Task to carry out →
Copy the data below in full, exactly as it appears.

BEGIN Information

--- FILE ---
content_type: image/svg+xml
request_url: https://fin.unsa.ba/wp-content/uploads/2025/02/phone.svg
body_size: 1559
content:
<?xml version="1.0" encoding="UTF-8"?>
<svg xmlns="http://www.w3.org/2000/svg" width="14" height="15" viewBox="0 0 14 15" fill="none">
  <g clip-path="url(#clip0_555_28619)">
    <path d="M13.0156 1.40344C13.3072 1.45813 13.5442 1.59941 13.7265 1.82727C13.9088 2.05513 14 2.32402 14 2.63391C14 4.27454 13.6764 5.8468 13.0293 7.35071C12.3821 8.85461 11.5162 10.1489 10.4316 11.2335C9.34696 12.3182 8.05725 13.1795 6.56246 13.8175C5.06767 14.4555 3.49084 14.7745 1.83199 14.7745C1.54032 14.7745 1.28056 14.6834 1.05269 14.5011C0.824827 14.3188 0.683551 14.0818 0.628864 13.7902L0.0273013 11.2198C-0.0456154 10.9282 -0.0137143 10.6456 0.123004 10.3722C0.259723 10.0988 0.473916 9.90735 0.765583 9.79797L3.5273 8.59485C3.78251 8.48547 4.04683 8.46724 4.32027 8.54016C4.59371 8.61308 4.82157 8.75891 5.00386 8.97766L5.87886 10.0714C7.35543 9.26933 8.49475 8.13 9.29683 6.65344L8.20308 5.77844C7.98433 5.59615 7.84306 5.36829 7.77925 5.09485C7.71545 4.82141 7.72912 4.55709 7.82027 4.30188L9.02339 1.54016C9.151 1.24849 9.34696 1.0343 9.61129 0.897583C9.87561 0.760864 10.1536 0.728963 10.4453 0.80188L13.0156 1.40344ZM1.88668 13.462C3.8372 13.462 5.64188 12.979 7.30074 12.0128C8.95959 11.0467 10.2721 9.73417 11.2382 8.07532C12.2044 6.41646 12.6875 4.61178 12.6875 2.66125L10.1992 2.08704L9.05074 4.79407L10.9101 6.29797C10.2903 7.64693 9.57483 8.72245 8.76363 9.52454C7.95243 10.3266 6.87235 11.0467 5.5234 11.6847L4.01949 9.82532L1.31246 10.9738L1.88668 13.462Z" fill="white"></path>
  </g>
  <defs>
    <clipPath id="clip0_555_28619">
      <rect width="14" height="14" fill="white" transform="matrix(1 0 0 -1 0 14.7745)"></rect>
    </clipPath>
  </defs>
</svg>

END Information

Answer to this problem →
--- FILE ---
content_type: image/svg+xml
request_url: https://fin.unsa.ba/wp-content/uploads/2025/02/phone.svg
body_size: 1559
content:
<?xml version="1.0" encoding="UTF-8"?>
<svg xmlns="http://www.w3.org/2000/svg" width="14" height="15" viewBox="0 0 14 15" fill="none">
  <g clip-path="url(#clip0_555_28619)">
    <path d="M13.0156 1.40344C13.3072 1.45813 13.5442 1.59941 13.7265 1.82727C13.9088 2.05513 14 2.32402 14 2.63391C14 4.27454 13.6764 5.8468 13.0293 7.35071C12.3821 8.85461 11.5162 10.1489 10.4316 11.2335C9.34696 12.3182 8.05725 13.1795 6.56246 13.8175C5.06767 14.4555 3.49084 14.7745 1.83199 14.7745C1.54032 14.7745 1.28056 14.6834 1.05269 14.5011C0.824827 14.3188 0.683551 14.0818 0.628864 13.7902L0.0273013 11.2198C-0.0456154 10.9282 -0.0137143 10.6456 0.123004 10.3722C0.259723 10.0988 0.473916 9.90735 0.765583 9.79797L3.5273 8.59485C3.78251 8.48547 4.04683 8.46724 4.32027 8.54016C4.59371 8.61308 4.82157 8.75891 5.00386 8.97766L5.87886 10.0714C7.35543 9.26933 8.49475 8.13 9.29683 6.65344L8.20308 5.77844C7.98433 5.59615 7.84306 5.36829 7.77925 5.09485C7.71545 4.82141 7.72912 4.55709 7.82027 4.30188L9.02339 1.54016C9.151 1.24849 9.34696 1.0343 9.61129 0.897583C9.87561 0.760864 10.1536 0.728963 10.4453 0.80188L13.0156 1.40344ZM1.88668 13.462C3.8372 13.462 5.64188 12.979 7.30074 12.0128C8.95959 11.0467 10.2721 9.73417 11.2382 8.07532C12.2044 6.41646 12.6875 4.61178 12.6875 2.66125L10.1992 2.08704L9.05074 4.79407L10.9101 6.29797C10.2903 7.64693 9.57483 8.72245 8.76363 9.52454C7.95243 10.3266 6.87235 11.0467 5.5234 11.6847L4.01949 9.82532L1.31246 10.9738L1.88668 13.462Z" fill="white"></path>
  </g>
  <defs>
    <clipPath id="clip0_555_28619">
      <rect width="14" height="14" fill="white" transform="matrix(1 0 0 -1 0 14.7745)"></rect>
    </clipPath>
  </defs>
</svg>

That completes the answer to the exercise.